Exercise instructions:
1) From the text on reinforcement learning code, transcribe the passage that begins at the words "The C++ code that" and stops after the words "my publications list.".
2) Answer these questions using the text on reinforcement learning code:
(a) In which file are the algorithms and the used domains found?
(b) What does the plotting code require?
(c) Which algorithm is included in the C++ code but not in the Python code?
3) Please resume the text on Python and C++ reinforcement learning code after its last sentence.

Study text:
Segment Open

Note: the Python code described in this section is less general and slower than the C++ code below. However, Python is a versatile and easy language to use, so I think having two versions can be useful.

For the Double Q-learning paper, I've uploaded some supplementary material, include a Python implementation of the reinforcement learning algorithms Q-learning, Double Q-learning, QV-learning, Sarsa and Expected Sarsa. You can get the code here. This code is part of a larger Python implementation that I have made and that I might upload sometime soon. The code is not really documented, but should be fairly self-explicatory.

When you unpack the supplements file, the algorithms and the used domains (a small grid and a roulette simulation) can be found in the file called RL.py. The file Run.py can be used to run an experiment and write various results to a log file. The files Roulette.py and Grid.py use the code to run such experiments. Also included is some code to plot the results. This plotting code requires matplotlib, all the other code only uses standard libraries. The code that can be downloaded now was specifically tailored for the Double Q-learning paper, but it is set up fairly general and can easily be reused for other purposes.

Feel free to use this code, or the more general C++ implementation below. If you find it useful, or you have remarks or questions, please let me know.

C++ Implementations of Some Reinforcement Learning Algorithms

The C++ code that can be downloaded is faster and more general than the Python code from the former section. A few differences include that the Python code as of yet does not have any function approximators implemented, whereas the C++ code features a neural network implementation. Other differences include the presence of Cacla (included in C++, not in Python) and Double Q-learning (included in Python, not in C++). However, these algorithms are fairly easy to include, using the description in the respective papers that can be found in my publications list.

Note: I also have made C++ implementations of the populair Mountain Car benchmark and of the Helicopter benchmark that was used for the reinforcement learning competition. The latter is a C++ adaptation of the original Java code that was used in the competition (see the helicopter domain on the rl-competition website and the RL-library for further documentation and source code). I do not guarantee that the C++ implementation of the helicopter is correct or bugfree, but the two implementations (Java and C++) seem to generate the same trajectories, which seems comforting. If you have interest in the code for any of these benchmarks, feel free to contact me. When I find the time, I might upload them here, but I do not know if or when this will happen.

Download

You can download the code here!

Documentation

For descriptions of the implemented algorithms, see the Short Introduction To Some Reinforcement Learning Algorithms.

At this point there is little documentation on the C++ implementation. It is easiest to view the interface and configuration (for instance, CartPoleInterface.cpp and CartPoleCfg) files to see an example of use. I must warn that there is minimal error handling at this point. Also, there are not many comments in the code. Therefore, if you want to use parts of this implementation, the best way is to view the example and the header files and use these for guidance.

Segment Closed

Data listing:
Segment Open

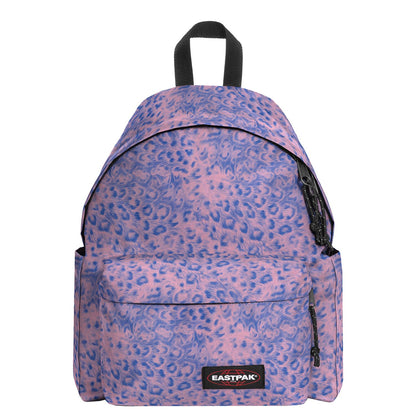 Eastpak Day Pak'r Rugzak School - 14" laptopvak - furrious rose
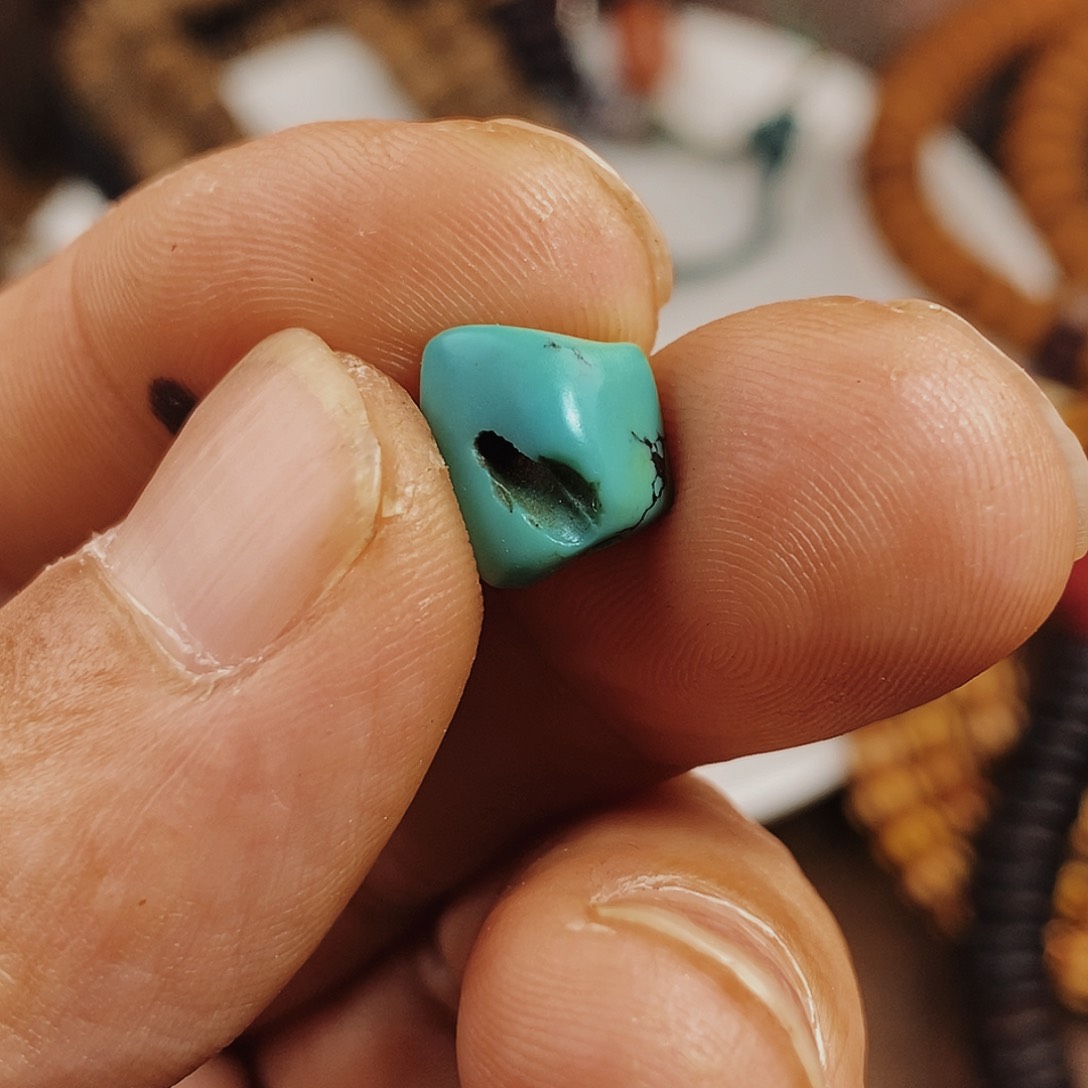 啊啊啊啊啊啊啊啊啊啊啊啊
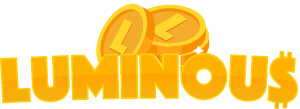 Luminous Finance logo
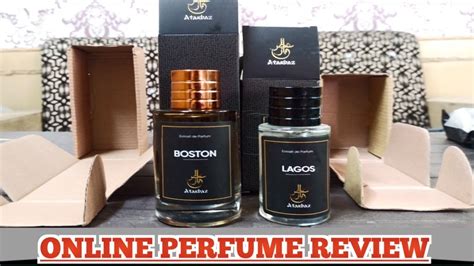 atarbaz perfume price.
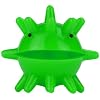 Tunewear WIND-TET-03G Tetran Headphone Winder (Green)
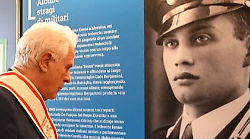 Le stragi nazifasciste, viaggio nella memoria. La mostra  che riaccende l'attenzione sulle storie di dolore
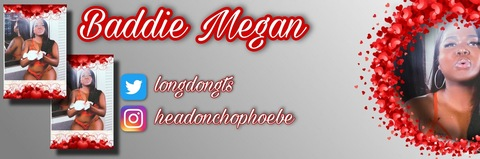 Header of longdongmegan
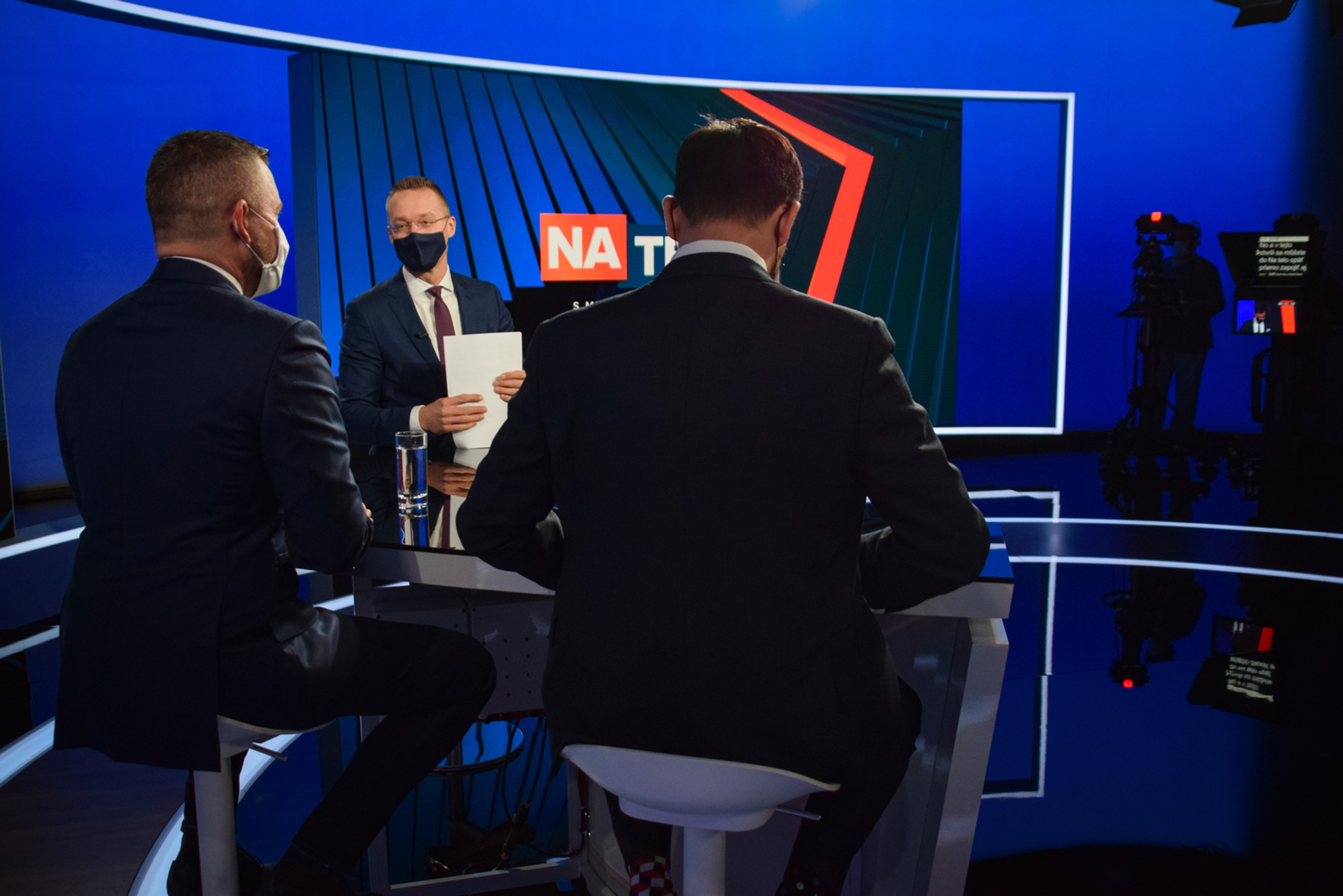 19 Pendleri zmena.transfer_tvnoviny.mp4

Segment Closed

Responses for each task:
1)
The C++ code that can be downloaded is faster and more general than the Python code from the former section. A few differences include that the Python code as of yet does not have any function approximators implemented, whereas the C++ code features a neural network implementation. Other differences include the presence of Cacla (included in C++, not in Python) and Double Q-learning (included in Python, not in C++). However, these algorithms are fairly easy to include, using the description in the respective papers that can be found in my publications list.

2)
(a) RL.py
(b) matplotlib
(c) Cacla

3)
As for the license of the code: I will not apply one of the general open source licenses to the code. Instead, anyone can use the code for scientific purposes as long as I am acknowledged as the author of the code. If anyone wishes to use the code commercially, please contact me. Also, if you use the code for any purpose at all, please send me an email and let me know.

Of course, for any questions, feel free to contact me. There may be unclarities and bugs in the code (though of course I hope not many), so I'm interested to hear about these when they are encountered.

Usage

For instance, to run the small maze test, one could do the following:

$ wget http://webdocs.cs.ualberta.ca/~vanhasse/rlcpp.tar.gz
$ tar -xzf rlcpp.tar.gz
$ make small
$ mkdir SmallMazeCfg_d
$ ./SmallMaze SmallMazeCfg

Say now we want to know how good Q-learning with Boltzmann exploration with tau = 1.0 and a learning rate of 0.1 performed on the small maze. We can then do:

$ cat SmallMazeCfg_d/Q_B1_L0.1_D0.99.onresults

which gives something like:

100
-0.964839 0.000383102
-0.953551 0.000201076
-0.955484 0.000172621
-0.942259 0.000353957
-0.931614 0.000324562
-0.92258 0.000294556
-0.911935 0.000367483
-0.909032 0.000395346
-0.898064 0.00059285
-0.889355 0.000519568

Here the first number is the number of experiments run to get these results; the first column contains the average rewards per step after every trainStorePer steps (specified in the configuration file); and the second column shows the variance of these average results. To see the average results of 100 steps after training, we do:

$ cat SmallMazeCfg_d/Q_B1_L0.1_D0.99.offresults
100
-0.75 0

At least 4 steps are needed in every episode to get from the start to the finish and only when the episode is finished a reward of 0 is received. All other steps yield -1, so -0.75 is the maximal obtainable average reward per step and Q-learning apparently solved this very simple 'maze' perfectly.

The Code

The code is structured as follows. For any problem we need the following aspects:

Algorithm

For the algorithms, there is a choice between state-action value based algorithms - including those that may also use state values, such as Acla and QV-learning - and the continuous action algorithm Cacla. All these algorithms are implemented and can directly be used. To implement another algorithm in this framework, inherit the Algorithm base class and make sure that all pure virtual functions in Algorithm.h get implementations.

World (or MDP)

For the MDP, inherit the World base class and make sure all pure virtual functions are implemented.

Continuous/Discrete spaces

In this implementation, there is support for both discrete and continuous state and action spaces. Any continuous space is assumed to have a fixed amount of components that range from -1 to 1 (so any MDP expecting values in a different range should scale the incoming continuous actions appropriately). Note however, that the output of Cacla is not actually bounded, so it is possible that it outputs values outside the range of -1 to 1. For instance, observe that the act function of CartPole.cpp explicitly bounds any incoming continuous action. Any instance of a state or action in a discrete space is assumed to be defined by a single integer. This integer will be in the range 0 to numberOfStates-1 or 0 to numberOfActions-1, for states and actions, respectively.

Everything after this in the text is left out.